I'm not sure what to make of myself. Sometimes I feel as though the birds are chirping and the sun is shining and all is right in the world, but there are other times that I feel miserable and downcast and wish that I was more. There are too many things for me to improve upon for me to even count or comprehend - I could be smarter, I could be better spoken, I could brush my teeth with more vigor and vim - and sometimes, when confronted with all of it, I'd rather just shut down and ask "why me." I could no sooner cease to be, though, than could any matter or energy, or for that matter any intelligence whatsoever. It seems then that the only path I can choose is to continue and progress in my chosen course.

Some people seem to choose a sort of apathetic doomsday approach to life. For them, the rain is always falling and the IRS is always on their tail to steal their money. It is better to passively complain than to seek any change, or it is better to be silent than to seek good. So many choose to walk with their eyes at their feet, looking only to where they're going and not toward what's around. But really, what's the fun in that? There's so much around to see if we just pull our heads up and decide to see it! People get trapped in filling their expensive Mercedes with expensive fuel on the way to their expensive job, and they seem to forget that they have souls. They forget to yearn and hope and chase and desire and love the good and great things in life - they forget to wonder at how magnificent everything really is and decide to peer at everything through nuclear-waste colored glasses.

I should hardly be speaking, though. So often I forget that the grim and the bleak is transitory, that though death and taxes may be certain they are hardly the be-all end-all of our existence, and there is so much happiness to be attained through other means. The simple things can often be so fulfilling; pedalling away on my (overpriced, underused) bicycle through glade and glen as I search for new places in my mind and on the road leaves me feeling elated about myself and others in a way that I rarely otherwise experience. I think everyone has a sort of special place to go, in which they can experience the flow - the quiet, content, and intent focus - that makes things meaningful and special where before they were simply the mundane. I know people that love to rock climb.

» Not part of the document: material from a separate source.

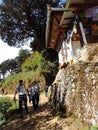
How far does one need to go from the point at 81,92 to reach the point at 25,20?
22072 millimetres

There are others that like to paint, or sing, or dance, or run, or any number of other things that make them, for that brief moment in time, free.

It seems, as I think about it, that we desire entirely to be free but sometimes don't know how to accomplish it. War is wonderful and swords are stupendous, but the things that really make us happy and that drive us internally are our own personal arts. I find an artistic beauty in the whirring of my wheels and chain as I drive myself along, being an engine and deciding my speed and my path as my faculties combine to propel me down the black tarmac. Similarly, those with greater fine motor control than your average whale probably find great joy in taking what is in their mind and filling a canvas with it. Art can come in so many different forms, and it seems that we need it to live and survive.

I don't know what direction my life is going to take, but I'm very much excited to find out and get there. Anticipation can be a wonderful and evil thing, and it's with great joy (and sometimes greater duress) that I look toward that bright and glorious future (by which I'm NOT referring to socialism). Hopefully I'll remember to continue as I ought, and though my feet may be on the road less traveled by, I can keep my chin up and be alert, and that will make all the difference.